Der jungen Schwedin Greta Thunberg, 16-jährige deutsche Mittelstandsikone, ist 2019 in New York ermöglich worden, vor der UNO aufzutreten. Sie hat eine Wutrede gehalten. Man hätte ihre Kindheit zerstört. Man, das sind die Erwachsenen um sie herum und auf der ganzen Welt. Das bin dann auch ich.

Sie klingt wie ein dressiertes Kind. Aber sie ist schlecht erzogen. Was erlauben Greta – und ihre Eltern und Mitwirkenden – andere Menschen, die sie nicht kennen, zu beleidigen? Ich bin beleidigt worden, von dem jungen Mädchen Greta, dem einige dafür eine große Bühne geboten haben, und all denen, die hinter ihr stehen. Warum soll ich das akzeptieren oder gar gut finden, wie diejenigen, die ihr zugeklatscht haben? Wer ist Greta? Da ist ein junges Mädchen, von der Presse hofiert. Schlechte Politiker sonnen sich in ihrem schnellen Ruhm. Dahinter im Dunkeln ihre Eltern mit einem Stab von Leuten. Es wird viel Geld kassiert. Die gelangweilten Gutverdiener, sich gerne auch als Gutbürger darstellend, haben ihren Aufhänger, ihren Aufreger. Man braucht dies offensichtlich.

Was wissen Greta und diejenigen, die ihren gut einstudierten Sprüchen glauben und nacheifern, überhaupt von der Vergangenheit derer, von denjenigen Menschen, die angeblich ihre Kindheit zerstört haben?

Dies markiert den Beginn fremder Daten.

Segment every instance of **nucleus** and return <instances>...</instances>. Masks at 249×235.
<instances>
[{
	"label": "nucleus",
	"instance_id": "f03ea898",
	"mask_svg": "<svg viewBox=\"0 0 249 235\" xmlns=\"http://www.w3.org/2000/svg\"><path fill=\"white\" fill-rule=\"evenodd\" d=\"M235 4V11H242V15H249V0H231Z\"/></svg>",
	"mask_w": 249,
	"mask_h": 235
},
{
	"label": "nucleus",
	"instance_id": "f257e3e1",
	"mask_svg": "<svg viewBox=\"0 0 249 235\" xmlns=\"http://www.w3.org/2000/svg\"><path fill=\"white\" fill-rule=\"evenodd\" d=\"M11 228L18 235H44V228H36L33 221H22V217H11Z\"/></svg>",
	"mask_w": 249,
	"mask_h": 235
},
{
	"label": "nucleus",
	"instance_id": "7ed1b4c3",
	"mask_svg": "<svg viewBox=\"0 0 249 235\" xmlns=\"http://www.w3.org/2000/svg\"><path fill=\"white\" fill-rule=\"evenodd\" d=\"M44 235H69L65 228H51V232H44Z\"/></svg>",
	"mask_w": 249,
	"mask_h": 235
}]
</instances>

Ich bin im 2. Weltkrieg geboren. Meine Eltern waren arm, wirklich arm, ihr gesamtes Leben lang. Meinen Vater habe ich niemals ein Bier trinken sehen. Kein Besuch einer Wirtschaft zum Zeitvertreib. Gearbeitet wurde von morgens bis abends im Garten, außer am Sonntag. Alles wurde angepflanzt, geerntet und eingemacht, damit man den Winter überstehen konnte. Aber wir hatten keinen eigenen Garten. Es war immer ein großer Garten der anderen Leute, der besseren Leute. Für diese bearbeiteten meine Eltern deren Garten und konnten dafür ein kleines Teilstück für den eigenen Bedarf nutzen – umsonst. Die Früchte des Gartens brachten meine Eltern den Eigentümern nach Hause – ohne jeden Abschlag. Wenn ich einmal im Garten ein paar Stachelbeeren von den Sträuchern der Eigentümer probierte, wurde mir das sofort verboten. Für meine Eltern war dies Verhalten Diebstahl. Ich weiß gar nicht, ob die in meinen Augen unerreichbar reichen Leute all die Früchte, die sie bekamen, selbst brauchten. Vielleich haben diese sie an Freunde weitergegeben. Uns haben niemals Freunde etwas weitergegeben. Wir standen in der Rangfolge der Wichtigen und Unwichtigen ganz unten. Das habe ich sehr früh gemerkt.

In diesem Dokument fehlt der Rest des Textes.